Texte: Daniel Böniger | Photos: Remy Steiner
Humanité. Une ferme et un restaurant gastronomique ne sont que rarrement aussi proches l'un de l'autre: le trajet ne dure que 15 minutes. S'y ajoute la connivence entre les couples Patrick Germann et Franziska Ilg, les tenanciers du Bären (L'Ours, 14/20) de Schwarzenburg (BE) et le duo de passionnées que sont Gaby et Fredy Zbinden Patrick Germann du domaine bio de Rüschegg.
Dessert irrésistible. Cette proximité ravit également les clients de l'auberge. Sous le signe du plaisir, l'entrée associe une terrine de veau et un filet de truite fumé (provenant d'un élevage bio proche) à des légumes colorés récoltés la veille. Ce plat léger s'appelle «vitello forello». Le chou-fleur, lui, arrive décliné en différentes textures, accompagné de mayonnaise au miso et d'un pesto de roquette remarquable. «Les fleurs comestibles utilisées pour la décoration proviennent également de la ferme des Zbinden.» En dessert, le festival de baies (jeu de mot en allemand entre Beeren, les petits fruits, et Bären, l'ours) est composé d'une glace au bois de cassis enrobée de chocolat Ruby, d'un muffin aux baies, d'un sorbet à la fraise et d'un croustillant au chocolat blanc!» Une création qui trahit que le Jeune Restaurateur Patrick Germann est également boulanger/pâtissier.
L'atout bio. 90% des légumes utilisés au Bären (14 points) proviennent de chez Gaby et Fredy Zbinden. «Dès le départ, nous voulions miser sur le bio - comme nous le faisons d'ailleurs aussi en privé.
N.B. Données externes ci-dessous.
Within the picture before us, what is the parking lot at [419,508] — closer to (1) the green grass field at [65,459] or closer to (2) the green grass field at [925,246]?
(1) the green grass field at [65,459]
Et nous sommes tombés sur les Zbinden», raconte Patrick Germann. Gaby et Fredy sont venus déjeuner au restaurant au retour du marché où ils vendent leurs légumes le samedi. Quelques échanges plus tard, notre collaboration était lancée. Elle est d'autant plus judicieuse qu'ainsi aucun intermédiaire n'est nécessaire. «Ils n'hésitent pas à prendre parfois des légumes légèrement endommagés par la grêle», ajoute Fredy Zbinden. De quoi compenser le prix légèrement plus cher des légumes bio qui sont aussi «clairement meilleurs». À midi, le menu, soupe et salade comprises, ne coûte cependant que tout juste 20 francs.
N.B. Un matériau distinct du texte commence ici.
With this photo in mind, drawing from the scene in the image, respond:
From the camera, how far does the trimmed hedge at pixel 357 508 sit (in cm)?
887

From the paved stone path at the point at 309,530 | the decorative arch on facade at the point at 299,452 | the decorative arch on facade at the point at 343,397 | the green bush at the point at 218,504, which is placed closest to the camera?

Parlons biodiversité. Leur ferme, les Zbinden, l'appellent de «manufacture de légumes» et le bio y est intégré de manière particulièrement conséquente: «Nous semons à la main. Nous désherbons à la main. Nous récoltons à la main.» Dans la mesure du possible, ils renoncent aux produits phytosanitaires ainsi qu'aux outils lourds qui pourraient détruire la structure du sol. En fait, Fredy et Gaby Zbinden pensent en termes de biodiversité. Ainsi, devant la ferme se trouve une haie en bois entassé: elle sert de refuge aux souris et aux belettes. Autre exemple: au moment de rentrer le fourrage pour le bétail, les Zbinden laissent toujours une bande de trèfle en fleurs pour les abeilles: «Elles ont besoin de nectar!»
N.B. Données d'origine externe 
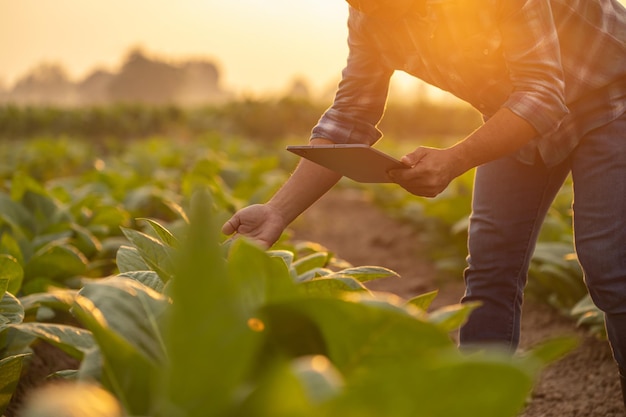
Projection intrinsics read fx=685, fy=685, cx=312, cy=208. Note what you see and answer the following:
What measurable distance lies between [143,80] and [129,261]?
96075mm

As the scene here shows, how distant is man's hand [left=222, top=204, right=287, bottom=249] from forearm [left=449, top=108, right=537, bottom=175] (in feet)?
1.87

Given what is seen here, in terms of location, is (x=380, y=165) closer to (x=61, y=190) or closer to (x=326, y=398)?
(x=326, y=398)

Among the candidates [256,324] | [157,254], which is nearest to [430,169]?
[157,254]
«Éleveur de vers!» Oui, les Zbinden ont les pieds sur terre, ils sont la quatrième génération à exploiter la ferme de Rüschegg: «Je suis tellement enraciné ici que j'arrive à peine à partir en vacances», plaisante Fredy. Son père s'est converti au bio dès 1979, et la ferme est inscrite au registre sous le numéro 290 - alors que la Suisse compte à présent 8000 exploitations bio. À l'école, ce fils de paysan a toutefois appris à ses dépens à quel point son père était en avance sur son temps. «On se moquait de moi en me traitant d'éleveur de vers!»
En attendant samedi. Nous l'avons dit, Gaby et Fredy Zbinden se rendent chaque semaine à Schwarzenburg pour le «Märit», le marché. Et ensuite, ils s'attablent au Bären pour le repas de midi où ils se voient servir leur propre récolte: «Nous ne mangeons que nos propres légumes à la maison, et Gaby cuisine bien», affirme Fredy Zbinden. «Malgré tout, nous nous réjouissons chaque samedi de nous arrêter chez Franziska et Pädu!» Cette joie est manifestement tout à fait réciproque.
Le label «Bio Cuisine» indique aux clients le niveau de durabilité qui les attend dans leur assiette. Il se décline en trois échelons symbolisés par une à trois fleurs, selon la part de produits bios ou estampillés bio bourgeon utilisés dans l'établissement. Le calcul se base sur la valeur d'achat des aliments et des boissons. GaultMillau Suisse soutient cette initiative.